Two of the guidelines insurance agents should follow to prevent errors and omissions liability claims are:
- Keep personal insurance and commercial insurance separate because they do not mix well
- The insured should sign the insurance applications
A New York City agency did not follow these guidelines and received a summons as its reward.
The agency obtained commercial umbrella coverage for a real estate developer in 2011. The producer signed the application on the insured’s behalf. The insured had provided a spreadsheet to the agency listing 27 properties for which he wanted umbrella coverage. The spreadsheet described each property and listed the underlying liability insurance information for each.
While some of the properties were protected by commercial general liability (CGL) insurance, the spreadsheet designated Allstate as the underlying carrier on some of them. Allstate provided Homeowners insurance, including Personal Liability coverage, on these properties, not CGL insurance.
The application the producer signed contained a box to be checked next to the statement in which the insured agreed that all primary insurance complied with the Umbrella policy’s underlying insurance requirement. An earlier statement on the application required underlying insurance to be CGL coverage with at minimum certain stated limits. This was plainly not the case for the properties insured by Allstate.
The policy renewed annually for the next eight years. In 2019, an individual tripped and fell in front of a vacant lot covered by both Allstate and the Commercial Umbrella policy. While the court’s opinion does not describe the injuries, they were sufficiently serious that Allstate almost immediately notified the umbrella carrier. It offered its full policy limit of $1 million, but the demanded damages exceeded that amount.
When the umbrella carrier investigated, it learned that the property in question was covered by Homeowners insurance, not CGL insurance. The carrier determined this to be a material misrepresentation on the insured’s part, and it sued to have the policy rescinded. The insured contested the carrier’s claim and countersued the agency.

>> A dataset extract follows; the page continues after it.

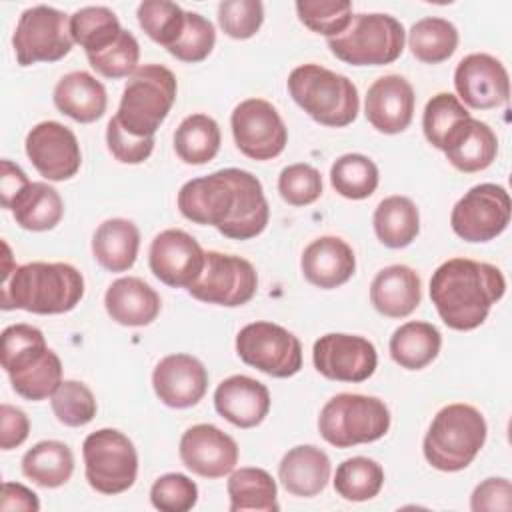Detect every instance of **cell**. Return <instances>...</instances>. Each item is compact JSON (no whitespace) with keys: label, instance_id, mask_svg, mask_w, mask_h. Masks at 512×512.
Listing matches in <instances>:
<instances>
[{"label":"cell","instance_id":"6","mask_svg":"<svg viewBox=\"0 0 512 512\" xmlns=\"http://www.w3.org/2000/svg\"><path fill=\"white\" fill-rule=\"evenodd\" d=\"M176 76L162 64H144L128 78L116 120L138 138H152L176 100Z\"/></svg>","mask_w":512,"mask_h":512},{"label":"cell","instance_id":"30","mask_svg":"<svg viewBox=\"0 0 512 512\" xmlns=\"http://www.w3.org/2000/svg\"><path fill=\"white\" fill-rule=\"evenodd\" d=\"M470 120L472 116L458 100V96L450 92H438L426 102L424 108V136L434 148L446 152L462 138Z\"/></svg>","mask_w":512,"mask_h":512},{"label":"cell","instance_id":"14","mask_svg":"<svg viewBox=\"0 0 512 512\" xmlns=\"http://www.w3.org/2000/svg\"><path fill=\"white\" fill-rule=\"evenodd\" d=\"M230 126L238 150L252 160H272L286 148V124L268 100L240 102L230 116Z\"/></svg>","mask_w":512,"mask_h":512},{"label":"cell","instance_id":"53","mask_svg":"<svg viewBox=\"0 0 512 512\" xmlns=\"http://www.w3.org/2000/svg\"><path fill=\"white\" fill-rule=\"evenodd\" d=\"M0 508L4 512L8 510H24V512H38L40 510V502H38V496L18 484V482H4L2 484V502H0Z\"/></svg>","mask_w":512,"mask_h":512},{"label":"cell","instance_id":"19","mask_svg":"<svg viewBox=\"0 0 512 512\" xmlns=\"http://www.w3.org/2000/svg\"><path fill=\"white\" fill-rule=\"evenodd\" d=\"M180 460L202 478H222L238 464V444L214 424H194L180 438Z\"/></svg>","mask_w":512,"mask_h":512},{"label":"cell","instance_id":"48","mask_svg":"<svg viewBox=\"0 0 512 512\" xmlns=\"http://www.w3.org/2000/svg\"><path fill=\"white\" fill-rule=\"evenodd\" d=\"M278 192L290 206H308L322 196V176L310 164H290L278 176Z\"/></svg>","mask_w":512,"mask_h":512},{"label":"cell","instance_id":"8","mask_svg":"<svg viewBox=\"0 0 512 512\" xmlns=\"http://www.w3.org/2000/svg\"><path fill=\"white\" fill-rule=\"evenodd\" d=\"M406 42L402 22L390 14H352L338 36L328 38L330 52L352 66H382L400 58Z\"/></svg>","mask_w":512,"mask_h":512},{"label":"cell","instance_id":"26","mask_svg":"<svg viewBox=\"0 0 512 512\" xmlns=\"http://www.w3.org/2000/svg\"><path fill=\"white\" fill-rule=\"evenodd\" d=\"M330 458L324 450L312 444H300L290 448L280 464L278 478L286 492L300 498H312L320 494L330 480Z\"/></svg>","mask_w":512,"mask_h":512},{"label":"cell","instance_id":"16","mask_svg":"<svg viewBox=\"0 0 512 512\" xmlns=\"http://www.w3.org/2000/svg\"><path fill=\"white\" fill-rule=\"evenodd\" d=\"M24 144L32 166L46 180L62 182L76 176L80 170V144L74 132L56 120L36 124L28 132Z\"/></svg>","mask_w":512,"mask_h":512},{"label":"cell","instance_id":"34","mask_svg":"<svg viewBox=\"0 0 512 512\" xmlns=\"http://www.w3.org/2000/svg\"><path fill=\"white\" fill-rule=\"evenodd\" d=\"M22 472L42 488H58L74 472V454L60 440H42L22 456Z\"/></svg>","mask_w":512,"mask_h":512},{"label":"cell","instance_id":"13","mask_svg":"<svg viewBox=\"0 0 512 512\" xmlns=\"http://www.w3.org/2000/svg\"><path fill=\"white\" fill-rule=\"evenodd\" d=\"M510 196L500 184L472 186L452 208L450 224L466 242H488L500 236L510 222Z\"/></svg>","mask_w":512,"mask_h":512},{"label":"cell","instance_id":"46","mask_svg":"<svg viewBox=\"0 0 512 512\" xmlns=\"http://www.w3.org/2000/svg\"><path fill=\"white\" fill-rule=\"evenodd\" d=\"M216 44L214 24L198 12H186V24L180 38L168 48V52L182 62H202L210 56Z\"/></svg>","mask_w":512,"mask_h":512},{"label":"cell","instance_id":"1","mask_svg":"<svg viewBox=\"0 0 512 512\" xmlns=\"http://www.w3.org/2000/svg\"><path fill=\"white\" fill-rule=\"evenodd\" d=\"M178 210L190 222L214 226L232 240H250L262 234L270 218L262 182L240 168H224L188 180L178 192Z\"/></svg>","mask_w":512,"mask_h":512},{"label":"cell","instance_id":"38","mask_svg":"<svg viewBox=\"0 0 512 512\" xmlns=\"http://www.w3.org/2000/svg\"><path fill=\"white\" fill-rule=\"evenodd\" d=\"M444 154L456 170L466 174L480 172L496 160L498 138L486 122L472 118L462 138Z\"/></svg>","mask_w":512,"mask_h":512},{"label":"cell","instance_id":"7","mask_svg":"<svg viewBox=\"0 0 512 512\" xmlns=\"http://www.w3.org/2000/svg\"><path fill=\"white\" fill-rule=\"evenodd\" d=\"M390 428V410L376 396L342 392L332 396L320 410L318 432L336 446L350 448L380 440Z\"/></svg>","mask_w":512,"mask_h":512},{"label":"cell","instance_id":"41","mask_svg":"<svg viewBox=\"0 0 512 512\" xmlns=\"http://www.w3.org/2000/svg\"><path fill=\"white\" fill-rule=\"evenodd\" d=\"M378 166L364 154H344L330 168L332 188L348 200H364L378 188Z\"/></svg>","mask_w":512,"mask_h":512},{"label":"cell","instance_id":"21","mask_svg":"<svg viewBox=\"0 0 512 512\" xmlns=\"http://www.w3.org/2000/svg\"><path fill=\"white\" fill-rule=\"evenodd\" d=\"M414 88L400 74H386L374 80L366 92V120L382 134L404 132L414 116Z\"/></svg>","mask_w":512,"mask_h":512},{"label":"cell","instance_id":"4","mask_svg":"<svg viewBox=\"0 0 512 512\" xmlns=\"http://www.w3.org/2000/svg\"><path fill=\"white\" fill-rule=\"evenodd\" d=\"M488 426L470 404H448L434 416L424 436V458L442 472H458L472 464L486 442Z\"/></svg>","mask_w":512,"mask_h":512},{"label":"cell","instance_id":"9","mask_svg":"<svg viewBox=\"0 0 512 512\" xmlns=\"http://www.w3.org/2000/svg\"><path fill=\"white\" fill-rule=\"evenodd\" d=\"M84 474L100 494H122L138 476V452L132 440L114 428H102L86 436L82 444Z\"/></svg>","mask_w":512,"mask_h":512},{"label":"cell","instance_id":"25","mask_svg":"<svg viewBox=\"0 0 512 512\" xmlns=\"http://www.w3.org/2000/svg\"><path fill=\"white\" fill-rule=\"evenodd\" d=\"M104 306L108 316L122 326H148L158 318L162 302L148 282L124 276L108 286Z\"/></svg>","mask_w":512,"mask_h":512},{"label":"cell","instance_id":"24","mask_svg":"<svg viewBox=\"0 0 512 512\" xmlns=\"http://www.w3.org/2000/svg\"><path fill=\"white\" fill-rule=\"evenodd\" d=\"M422 300V282L416 270L404 264L382 268L370 284V302L382 316L404 318Z\"/></svg>","mask_w":512,"mask_h":512},{"label":"cell","instance_id":"51","mask_svg":"<svg viewBox=\"0 0 512 512\" xmlns=\"http://www.w3.org/2000/svg\"><path fill=\"white\" fill-rule=\"evenodd\" d=\"M470 508L474 512H508L512 510V484L508 478H486L472 496Z\"/></svg>","mask_w":512,"mask_h":512},{"label":"cell","instance_id":"12","mask_svg":"<svg viewBox=\"0 0 512 512\" xmlns=\"http://www.w3.org/2000/svg\"><path fill=\"white\" fill-rule=\"evenodd\" d=\"M256 288L258 274L246 258L210 250L204 256V268L198 280L188 292L200 302L234 308L250 302Z\"/></svg>","mask_w":512,"mask_h":512},{"label":"cell","instance_id":"33","mask_svg":"<svg viewBox=\"0 0 512 512\" xmlns=\"http://www.w3.org/2000/svg\"><path fill=\"white\" fill-rule=\"evenodd\" d=\"M374 232L388 248H406L420 232V214L408 196H388L374 210Z\"/></svg>","mask_w":512,"mask_h":512},{"label":"cell","instance_id":"5","mask_svg":"<svg viewBox=\"0 0 512 512\" xmlns=\"http://www.w3.org/2000/svg\"><path fill=\"white\" fill-rule=\"evenodd\" d=\"M292 100L318 124L342 128L356 120L360 98L354 82L320 64H302L288 76Z\"/></svg>","mask_w":512,"mask_h":512},{"label":"cell","instance_id":"44","mask_svg":"<svg viewBox=\"0 0 512 512\" xmlns=\"http://www.w3.org/2000/svg\"><path fill=\"white\" fill-rule=\"evenodd\" d=\"M300 22L326 38L338 36L352 20V4L344 0H298Z\"/></svg>","mask_w":512,"mask_h":512},{"label":"cell","instance_id":"32","mask_svg":"<svg viewBox=\"0 0 512 512\" xmlns=\"http://www.w3.org/2000/svg\"><path fill=\"white\" fill-rule=\"evenodd\" d=\"M440 330L430 322L412 320L394 330L390 336V356L406 370L426 368L440 352Z\"/></svg>","mask_w":512,"mask_h":512},{"label":"cell","instance_id":"10","mask_svg":"<svg viewBox=\"0 0 512 512\" xmlns=\"http://www.w3.org/2000/svg\"><path fill=\"white\" fill-rule=\"evenodd\" d=\"M70 18L52 6L26 8L16 24L12 46L20 66L56 62L72 50Z\"/></svg>","mask_w":512,"mask_h":512},{"label":"cell","instance_id":"37","mask_svg":"<svg viewBox=\"0 0 512 512\" xmlns=\"http://www.w3.org/2000/svg\"><path fill=\"white\" fill-rule=\"evenodd\" d=\"M408 48L420 62L440 64L456 52L458 30L446 18H422L408 32Z\"/></svg>","mask_w":512,"mask_h":512},{"label":"cell","instance_id":"3","mask_svg":"<svg viewBox=\"0 0 512 512\" xmlns=\"http://www.w3.org/2000/svg\"><path fill=\"white\" fill-rule=\"evenodd\" d=\"M84 296L82 274L66 262H28L2 278V310L64 314Z\"/></svg>","mask_w":512,"mask_h":512},{"label":"cell","instance_id":"15","mask_svg":"<svg viewBox=\"0 0 512 512\" xmlns=\"http://www.w3.org/2000/svg\"><path fill=\"white\" fill-rule=\"evenodd\" d=\"M314 368L328 380L336 382H364L378 364L374 344L356 334H324L312 348Z\"/></svg>","mask_w":512,"mask_h":512},{"label":"cell","instance_id":"18","mask_svg":"<svg viewBox=\"0 0 512 512\" xmlns=\"http://www.w3.org/2000/svg\"><path fill=\"white\" fill-rule=\"evenodd\" d=\"M454 88L466 106L476 110L498 108L508 102L510 80L504 64L482 52L464 56L454 70Z\"/></svg>","mask_w":512,"mask_h":512},{"label":"cell","instance_id":"23","mask_svg":"<svg viewBox=\"0 0 512 512\" xmlns=\"http://www.w3.org/2000/svg\"><path fill=\"white\" fill-rule=\"evenodd\" d=\"M304 278L322 290L346 284L356 270V256L348 242L338 236H320L312 240L300 258Z\"/></svg>","mask_w":512,"mask_h":512},{"label":"cell","instance_id":"54","mask_svg":"<svg viewBox=\"0 0 512 512\" xmlns=\"http://www.w3.org/2000/svg\"><path fill=\"white\" fill-rule=\"evenodd\" d=\"M2 166V176H0V196H2V206L8 210L10 202L22 192V188L26 184H30L28 176L24 174V170L10 162V160H2L0 162Z\"/></svg>","mask_w":512,"mask_h":512},{"label":"cell","instance_id":"42","mask_svg":"<svg viewBox=\"0 0 512 512\" xmlns=\"http://www.w3.org/2000/svg\"><path fill=\"white\" fill-rule=\"evenodd\" d=\"M136 16L148 38L162 44L166 50L180 38L186 24V12L168 0H144Z\"/></svg>","mask_w":512,"mask_h":512},{"label":"cell","instance_id":"36","mask_svg":"<svg viewBox=\"0 0 512 512\" xmlns=\"http://www.w3.org/2000/svg\"><path fill=\"white\" fill-rule=\"evenodd\" d=\"M220 126L208 114L186 116L174 132V150L186 164H206L220 150Z\"/></svg>","mask_w":512,"mask_h":512},{"label":"cell","instance_id":"47","mask_svg":"<svg viewBox=\"0 0 512 512\" xmlns=\"http://www.w3.org/2000/svg\"><path fill=\"white\" fill-rule=\"evenodd\" d=\"M150 502L160 512H188L198 502V486L186 474L170 472L152 484Z\"/></svg>","mask_w":512,"mask_h":512},{"label":"cell","instance_id":"49","mask_svg":"<svg viewBox=\"0 0 512 512\" xmlns=\"http://www.w3.org/2000/svg\"><path fill=\"white\" fill-rule=\"evenodd\" d=\"M262 22L264 6L260 0H224L218 4V24L230 38H252Z\"/></svg>","mask_w":512,"mask_h":512},{"label":"cell","instance_id":"17","mask_svg":"<svg viewBox=\"0 0 512 512\" xmlns=\"http://www.w3.org/2000/svg\"><path fill=\"white\" fill-rule=\"evenodd\" d=\"M206 252L194 236L184 230L168 228L154 236L148 250L152 274L172 288H190L202 268Z\"/></svg>","mask_w":512,"mask_h":512},{"label":"cell","instance_id":"43","mask_svg":"<svg viewBox=\"0 0 512 512\" xmlns=\"http://www.w3.org/2000/svg\"><path fill=\"white\" fill-rule=\"evenodd\" d=\"M52 412L64 426H84L96 416V398L92 390L78 380H62L52 394Z\"/></svg>","mask_w":512,"mask_h":512},{"label":"cell","instance_id":"40","mask_svg":"<svg viewBox=\"0 0 512 512\" xmlns=\"http://www.w3.org/2000/svg\"><path fill=\"white\" fill-rule=\"evenodd\" d=\"M384 484L382 466L366 456L346 458L338 464L334 490L348 502H366L378 496Z\"/></svg>","mask_w":512,"mask_h":512},{"label":"cell","instance_id":"35","mask_svg":"<svg viewBox=\"0 0 512 512\" xmlns=\"http://www.w3.org/2000/svg\"><path fill=\"white\" fill-rule=\"evenodd\" d=\"M230 512H276L278 506V488L274 478L262 468H238L232 470L228 484Z\"/></svg>","mask_w":512,"mask_h":512},{"label":"cell","instance_id":"31","mask_svg":"<svg viewBox=\"0 0 512 512\" xmlns=\"http://www.w3.org/2000/svg\"><path fill=\"white\" fill-rule=\"evenodd\" d=\"M14 220L20 228L32 232L52 230L64 216V202L56 188L46 182H30L10 202Z\"/></svg>","mask_w":512,"mask_h":512},{"label":"cell","instance_id":"52","mask_svg":"<svg viewBox=\"0 0 512 512\" xmlns=\"http://www.w3.org/2000/svg\"><path fill=\"white\" fill-rule=\"evenodd\" d=\"M30 432V420L24 414V410L2 404L0 406V448L12 450L20 446Z\"/></svg>","mask_w":512,"mask_h":512},{"label":"cell","instance_id":"2","mask_svg":"<svg viewBox=\"0 0 512 512\" xmlns=\"http://www.w3.org/2000/svg\"><path fill=\"white\" fill-rule=\"evenodd\" d=\"M506 280L498 266L470 258L442 262L430 278V300L452 330L478 328L504 296Z\"/></svg>","mask_w":512,"mask_h":512},{"label":"cell","instance_id":"27","mask_svg":"<svg viewBox=\"0 0 512 512\" xmlns=\"http://www.w3.org/2000/svg\"><path fill=\"white\" fill-rule=\"evenodd\" d=\"M52 98L62 114L80 124H90L102 118L108 104L104 84L84 70L64 74L54 86Z\"/></svg>","mask_w":512,"mask_h":512},{"label":"cell","instance_id":"29","mask_svg":"<svg viewBox=\"0 0 512 512\" xmlns=\"http://www.w3.org/2000/svg\"><path fill=\"white\" fill-rule=\"evenodd\" d=\"M44 334L30 324H12L0 336V362L10 380H16L50 358Z\"/></svg>","mask_w":512,"mask_h":512},{"label":"cell","instance_id":"45","mask_svg":"<svg viewBox=\"0 0 512 512\" xmlns=\"http://www.w3.org/2000/svg\"><path fill=\"white\" fill-rule=\"evenodd\" d=\"M90 66L106 76V78H126L132 76L138 68L140 60V46L134 34L128 30H122L120 36L104 50L96 54H86Z\"/></svg>","mask_w":512,"mask_h":512},{"label":"cell","instance_id":"22","mask_svg":"<svg viewBox=\"0 0 512 512\" xmlns=\"http://www.w3.org/2000/svg\"><path fill=\"white\" fill-rule=\"evenodd\" d=\"M214 406L230 424L238 428H254L270 412V392L258 380L234 374L216 386Z\"/></svg>","mask_w":512,"mask_h":512},{"label":"cell","instance_id":"20","mask_svg":"<svg viewBox=\"0 0 512 512\" xmlns=\"http://www.w3.org/2000/svg\"><path fill=\"white\" fill-rule=\"evenodd\" d=\"M152 386L162 404L170 408H190L204 398L208 372L204 364L190 354H168L156 364Z\"/></svg>","mask_w":512,"mask_h":512},{"label":"cell","instance_id":"28","mask_svg":"<svg viewBox=\"0 0 512 512\" xmlns=\"http://www.w3.org/2000/svg\"><path fill=\"white\" fill-rule=\"evenodd\" d=\"M140 248V230L132 220H104L92 236V254L96 262L110 272H126L134 266Z\"/></svg>","mask_w":512,"mask_h":512},{"label":"cell","instance_id":"39","mask_svg":"<svg viewBox=\"0 0 512 512\" xmlns=\"http://www.w3.org/2000/svg\"><path fill=\"white\" fill-rule=\"evenodd\" d=\"M122 32L116 14L106 6H86L70 16V34L86 54L108 48Z\"/></svg>","mask_w":512,"mask_h":512},{"label":"cell","instance_id":"50","mask_svg":"<svg viewBox=\"0 0 512 512\" xmlns=\"http://www.w3.org/2000/svg\"><path fill=\"white\" fill-rule=\"evenodd\" d=\"M106 144L110 154L122 164H140L144 162L154 150V136L152 138H138L128 134L116 116L110 118L106 126Z\"/></svg>","mask_w":512,"mask_h":512},{"label":"cell","instance_id":"11","mask_svg":"<svg viewBox=\"0 0 512 512\" xmlns=\"http://www.w3.org/2000/svg\"><path fill=\"white\" fill-rule=\"evenodd\" d=\"M236 352L244 364L274 378H290L302 368L300 340L272 322L246 324L236 336Z\"/></svg>","mask_w":512,"mask_h":512}]
</instances>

The court ruled that a reasonable argument could be made that the misrepresentation was not material, so it denied the motion for rescission. Unfortunately for the agency, the court also refused to dismiss the claims against it. In fact, the judge found the agency’s arguments almost without merit. He found no basis for the agency’s argument that state law prohibited malpractice claims against insurance agencies. Rather, he found that the agency may have failed in its “common-law duty to obtain requested coverage for [its] clients within a reasonable time or inform the client of the inability to do so.”

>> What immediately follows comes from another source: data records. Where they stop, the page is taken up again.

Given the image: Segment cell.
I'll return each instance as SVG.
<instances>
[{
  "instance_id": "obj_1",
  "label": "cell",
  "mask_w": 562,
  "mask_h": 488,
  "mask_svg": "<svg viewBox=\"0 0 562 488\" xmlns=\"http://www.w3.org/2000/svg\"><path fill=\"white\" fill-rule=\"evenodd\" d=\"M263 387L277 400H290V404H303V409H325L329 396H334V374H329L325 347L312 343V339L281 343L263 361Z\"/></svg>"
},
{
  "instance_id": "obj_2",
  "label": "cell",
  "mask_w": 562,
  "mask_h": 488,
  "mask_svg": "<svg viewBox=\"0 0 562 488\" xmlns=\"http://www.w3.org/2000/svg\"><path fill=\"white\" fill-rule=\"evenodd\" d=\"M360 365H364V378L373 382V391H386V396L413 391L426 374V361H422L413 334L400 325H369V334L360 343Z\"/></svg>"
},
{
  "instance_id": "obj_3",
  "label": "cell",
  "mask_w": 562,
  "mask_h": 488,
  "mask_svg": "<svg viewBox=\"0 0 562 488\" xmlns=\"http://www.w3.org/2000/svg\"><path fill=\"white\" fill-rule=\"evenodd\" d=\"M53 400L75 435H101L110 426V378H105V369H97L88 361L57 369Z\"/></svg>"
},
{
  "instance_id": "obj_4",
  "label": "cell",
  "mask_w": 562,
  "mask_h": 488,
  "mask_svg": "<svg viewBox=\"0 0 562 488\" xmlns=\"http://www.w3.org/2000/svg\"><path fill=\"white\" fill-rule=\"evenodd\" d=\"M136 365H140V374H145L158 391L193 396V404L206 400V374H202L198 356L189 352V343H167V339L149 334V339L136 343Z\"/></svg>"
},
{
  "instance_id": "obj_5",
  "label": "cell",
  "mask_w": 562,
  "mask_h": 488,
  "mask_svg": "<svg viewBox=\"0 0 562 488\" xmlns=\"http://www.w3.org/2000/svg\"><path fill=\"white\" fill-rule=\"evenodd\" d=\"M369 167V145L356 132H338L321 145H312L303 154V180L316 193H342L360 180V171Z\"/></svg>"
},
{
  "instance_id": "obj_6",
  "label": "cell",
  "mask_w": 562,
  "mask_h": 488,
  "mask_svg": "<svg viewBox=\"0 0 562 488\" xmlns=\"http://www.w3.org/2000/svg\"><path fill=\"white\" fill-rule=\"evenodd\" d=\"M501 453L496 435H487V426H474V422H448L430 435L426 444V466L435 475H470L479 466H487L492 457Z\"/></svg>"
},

The agency also tried to argue that it could not be sued for breach of contract because there was no enforceable contract with the client. However, the agency was charging the insured a service fee; the judge ruled that the service fee was a consideration that created a contract. He also rejected the argument that the insured lied to the agency, finding no part of the record supporting the claim. Accordingly, he ruled in the insured’s favor.
This agency was given a spreadsheet that clearly listed a carrier known for providing Homeowners insurance as providing underlying coverage. Either the producer missed that or decided it didn’t matter. Compounding the error, he checked the affirmation box on the application and then signed the application, rather than having the insured sign it. This made it difficult for the agency to argue that the insured made the misrepresentation. Lastly, it apparently did not obtain updated applications during the eight years of coverage.
The agency’s sloppiness and failure to implement a basic E&O loss control technique cost it. Determine what the coverage is, don’t mix personal and commercial policies (they are designed for different risks,) get the insured’s signature on the applications, and update the applications regularly. These simple practices help keep agencies out of court.